FOR IMMEDIATE RELEASE                                             

 

NEWS RELEASE

(ATLANTA)—Georgia State Troopers along with officers from the Department of Public Safety’s Motor Carrier Compliance and Capitol Police divisions will join law enforcement officers from local police and sheriffs’ departments across Georgia for Operation Zero Tolerance, Georgia’s high visibility impaired driving enforcement program.  The July Fourth OZT campaign begins Friday, June 23 and ends on Sunday, July 9.

            Colonel Bill Hitchens, Commissioner of the Georgia Department of Public Safety, said DPS troopers and officers will team with local officers and deputies for concentrated patrols and roadchecks throughout the two-week period that includes the 102-hour long July Fourth holiday travel period.  “Sadly, 10 of the 24 people killed during the 2005 July Fourth holiday period died in a crash where an impaired driver was involved,” Colonel Hitchens said.  “Crashes of this type can be prevented if drivers will take the initiative to not drink and drive.”  He said troopers and officers will not hesitate to arrest an impaired driver and tow their vehicle.

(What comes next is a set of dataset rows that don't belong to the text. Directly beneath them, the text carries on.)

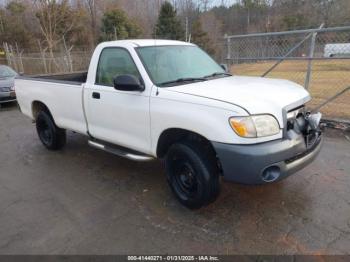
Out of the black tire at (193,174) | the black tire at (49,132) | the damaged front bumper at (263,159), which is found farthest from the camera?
the black tire at (49,132)

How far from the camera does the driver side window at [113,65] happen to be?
3.87m

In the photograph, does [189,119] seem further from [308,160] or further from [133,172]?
[133,172]

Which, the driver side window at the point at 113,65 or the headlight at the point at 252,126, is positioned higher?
the driver side window at the point at 113,65

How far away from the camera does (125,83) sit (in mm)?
3436

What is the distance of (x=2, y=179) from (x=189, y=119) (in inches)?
129

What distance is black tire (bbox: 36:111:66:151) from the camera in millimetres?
5457

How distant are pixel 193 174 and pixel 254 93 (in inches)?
42.4

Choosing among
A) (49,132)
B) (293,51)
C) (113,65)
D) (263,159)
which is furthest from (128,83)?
(293,51)

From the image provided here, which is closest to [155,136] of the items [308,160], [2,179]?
[308,160]


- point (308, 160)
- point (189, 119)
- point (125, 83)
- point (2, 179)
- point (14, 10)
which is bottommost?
point (2, 179)

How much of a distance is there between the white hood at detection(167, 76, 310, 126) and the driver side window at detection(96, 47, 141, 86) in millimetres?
802

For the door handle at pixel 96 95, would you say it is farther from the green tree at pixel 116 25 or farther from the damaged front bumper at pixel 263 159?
the green tree at pixel 116 25

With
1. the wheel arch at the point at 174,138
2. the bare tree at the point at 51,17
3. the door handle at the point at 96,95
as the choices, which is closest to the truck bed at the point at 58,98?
the door handle at the point at 96,95

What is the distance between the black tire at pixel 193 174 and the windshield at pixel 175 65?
2.79ft
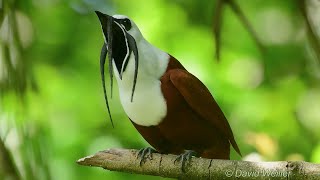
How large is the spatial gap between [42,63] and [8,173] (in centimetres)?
137

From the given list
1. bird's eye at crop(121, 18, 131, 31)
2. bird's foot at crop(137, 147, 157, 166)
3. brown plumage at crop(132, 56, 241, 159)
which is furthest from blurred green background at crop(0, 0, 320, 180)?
bird's eye at crop(121, 18, 131, 31)

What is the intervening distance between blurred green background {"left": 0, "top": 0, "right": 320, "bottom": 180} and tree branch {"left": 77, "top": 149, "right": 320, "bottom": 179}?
3.08ft

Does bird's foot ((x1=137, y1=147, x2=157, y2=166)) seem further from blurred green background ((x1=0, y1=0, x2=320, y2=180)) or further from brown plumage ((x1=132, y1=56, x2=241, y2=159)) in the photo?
blurred green background ((x1=0, y1=0, x2=320, y2=180))

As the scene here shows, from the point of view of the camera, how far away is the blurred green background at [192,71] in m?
3.03

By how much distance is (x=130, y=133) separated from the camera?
307 cm

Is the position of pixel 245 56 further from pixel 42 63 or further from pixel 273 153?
pixel 42 63

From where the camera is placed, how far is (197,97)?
1970mm

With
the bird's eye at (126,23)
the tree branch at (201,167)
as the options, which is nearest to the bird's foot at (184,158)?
the tree branch at (201,167)

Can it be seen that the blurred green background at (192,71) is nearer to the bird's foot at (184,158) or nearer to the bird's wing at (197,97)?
the bird's wing at (197,97)

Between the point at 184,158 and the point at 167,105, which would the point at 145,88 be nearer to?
the point at 167,105

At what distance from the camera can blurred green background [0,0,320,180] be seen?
9.93 feet

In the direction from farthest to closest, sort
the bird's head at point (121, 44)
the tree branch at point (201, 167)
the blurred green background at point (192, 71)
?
the blurred green background at point (192, 71) → the bird's head at point (121, 44) → the tree branch at point (201, 167)

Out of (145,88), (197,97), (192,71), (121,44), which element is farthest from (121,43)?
(192,71)

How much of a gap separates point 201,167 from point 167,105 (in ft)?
0.63
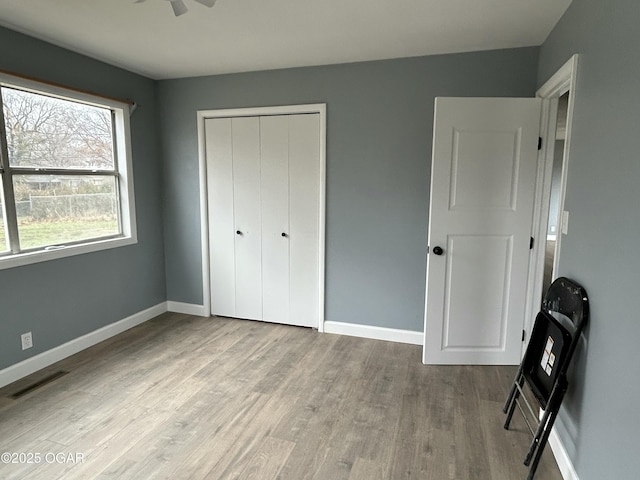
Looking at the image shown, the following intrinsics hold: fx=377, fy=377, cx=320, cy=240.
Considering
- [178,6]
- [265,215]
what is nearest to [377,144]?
[265,215]

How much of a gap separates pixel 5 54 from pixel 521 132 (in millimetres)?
3546

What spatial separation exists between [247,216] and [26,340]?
6.48 ft

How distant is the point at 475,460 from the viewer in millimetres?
1938

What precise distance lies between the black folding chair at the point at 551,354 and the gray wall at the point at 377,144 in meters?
1.20

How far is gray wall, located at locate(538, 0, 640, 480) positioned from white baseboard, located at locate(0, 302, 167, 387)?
346 centimetres

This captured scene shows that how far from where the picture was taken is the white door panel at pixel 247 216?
142 inches

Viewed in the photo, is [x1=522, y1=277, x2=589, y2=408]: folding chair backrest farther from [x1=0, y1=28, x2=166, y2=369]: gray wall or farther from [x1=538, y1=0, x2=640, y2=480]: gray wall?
[x1=0, y1=28, x2=166, y2=369]: gray wall

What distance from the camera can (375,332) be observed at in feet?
11.3

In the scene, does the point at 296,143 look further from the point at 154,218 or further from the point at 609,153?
the point at 609,153

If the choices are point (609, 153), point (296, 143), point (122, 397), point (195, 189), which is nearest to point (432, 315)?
point (609, 153)

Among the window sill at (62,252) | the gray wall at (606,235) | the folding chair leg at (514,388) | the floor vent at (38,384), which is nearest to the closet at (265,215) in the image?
the window sill at (62,252)

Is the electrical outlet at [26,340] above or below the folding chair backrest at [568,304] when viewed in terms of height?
below

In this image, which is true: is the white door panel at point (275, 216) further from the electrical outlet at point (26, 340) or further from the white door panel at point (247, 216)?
the electrical outlet at point (26, 340)

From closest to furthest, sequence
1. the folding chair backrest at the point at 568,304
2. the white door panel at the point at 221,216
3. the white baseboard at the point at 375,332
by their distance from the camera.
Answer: the folding chair backrest at the point at 568,304 < the white baseboard at the point at 375,332 < the white door panel at the point at 221,216
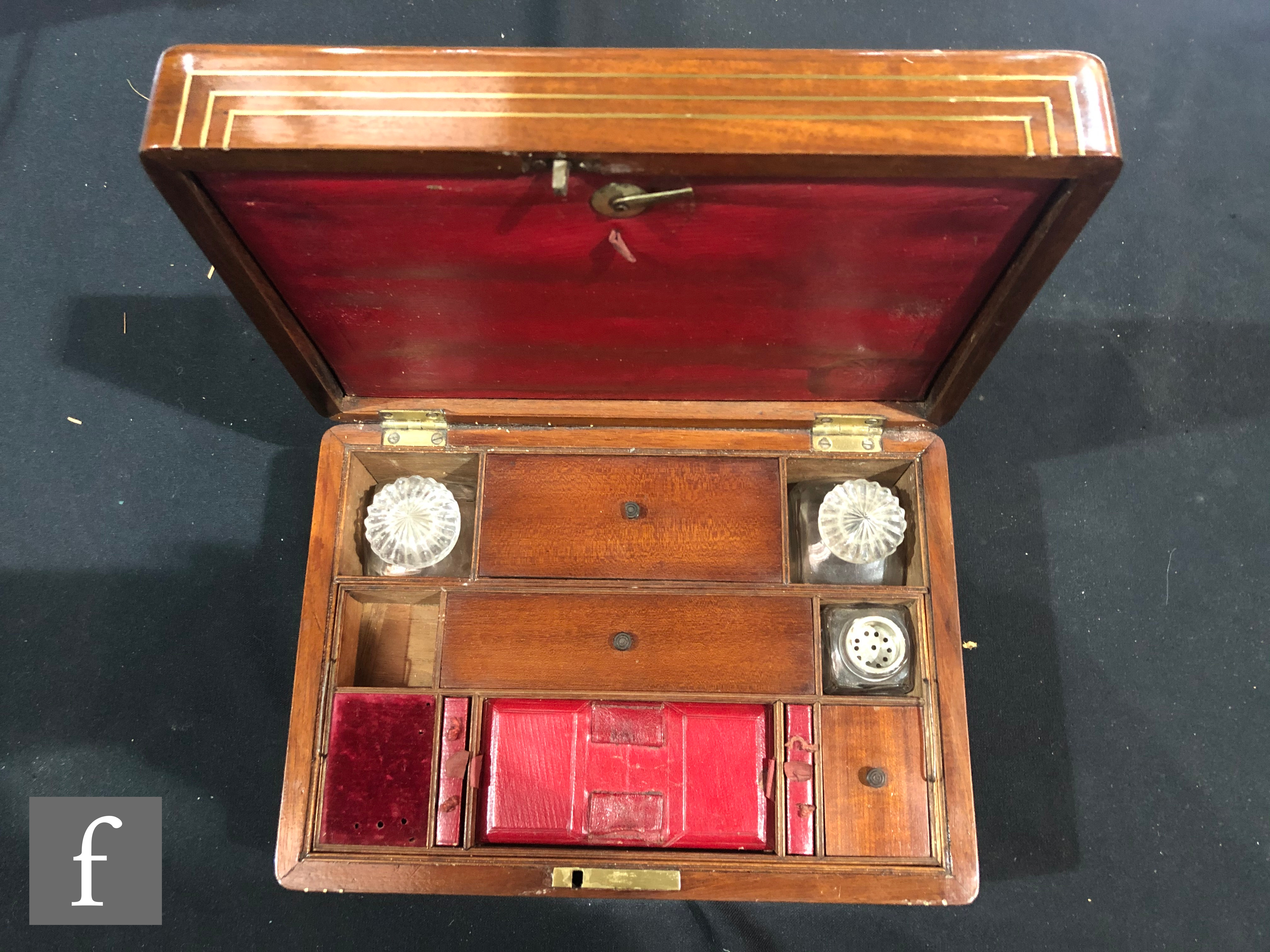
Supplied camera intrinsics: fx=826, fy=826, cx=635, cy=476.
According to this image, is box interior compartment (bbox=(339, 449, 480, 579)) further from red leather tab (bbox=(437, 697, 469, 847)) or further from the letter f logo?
the letter f logo

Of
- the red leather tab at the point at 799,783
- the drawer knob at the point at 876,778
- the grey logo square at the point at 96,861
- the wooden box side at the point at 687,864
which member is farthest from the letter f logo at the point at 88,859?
the drawer knob at the point at 876,778

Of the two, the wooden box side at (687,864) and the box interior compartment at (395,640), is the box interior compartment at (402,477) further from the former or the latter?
the wooden box side at (687,864)

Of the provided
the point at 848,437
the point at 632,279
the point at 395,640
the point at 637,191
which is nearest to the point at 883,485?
the point at 848,437

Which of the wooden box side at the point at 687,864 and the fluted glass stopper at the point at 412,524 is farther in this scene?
the fluted glass stopper at the point at 412,524

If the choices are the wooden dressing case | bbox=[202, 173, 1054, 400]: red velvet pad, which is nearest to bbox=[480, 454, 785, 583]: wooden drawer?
the wooden dressing case

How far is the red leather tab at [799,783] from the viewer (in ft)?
3.57

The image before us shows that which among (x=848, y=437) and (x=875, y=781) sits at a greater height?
(x=848, y=437)

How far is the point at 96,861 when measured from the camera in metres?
1.38

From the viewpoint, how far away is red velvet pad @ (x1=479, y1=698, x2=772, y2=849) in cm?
110

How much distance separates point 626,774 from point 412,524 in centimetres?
46

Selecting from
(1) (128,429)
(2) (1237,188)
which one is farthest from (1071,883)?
(1) (128,429)

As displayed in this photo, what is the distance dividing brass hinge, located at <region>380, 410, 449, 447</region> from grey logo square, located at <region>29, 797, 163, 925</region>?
0.79 m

            Bob Dallas, Director of the Governor’s Office of Highway Safety, said nearly half of all traffic fatalities across the nation over the July Fourth holiday period are alcohol-related.  “That’s why we’re working overtime with highway safety advocates and our law enforcement partners.”

            Operation Zero Tolerance enforcement officers will blanket Georgia’s roadways with high visibility sobriety checkpoints and concentrated OZT-patrols.  “The OZT message is simple,“ said GOHS Director Dallas.  “You drive impaired in Georgia, you WILL go to jail.  Informed drivers get the handshakes, impaired drivers get the handcuffs.   That’s Zero-Tolerance.

            July Fourth OZT is part of the GOHS One Hundred Days of Summer Heat mobilization that runs through the end of the Labor Day holiday travel period cracking down on the deadly consequences of speeders, drunk and aggressive drivers, and safety belt violators. 

            Colonel Hitchens and Director Dallas remind motorists to report suspected impaired drivers by either calling 9-1-1 or Star G-S-P (*477) on their cell phone.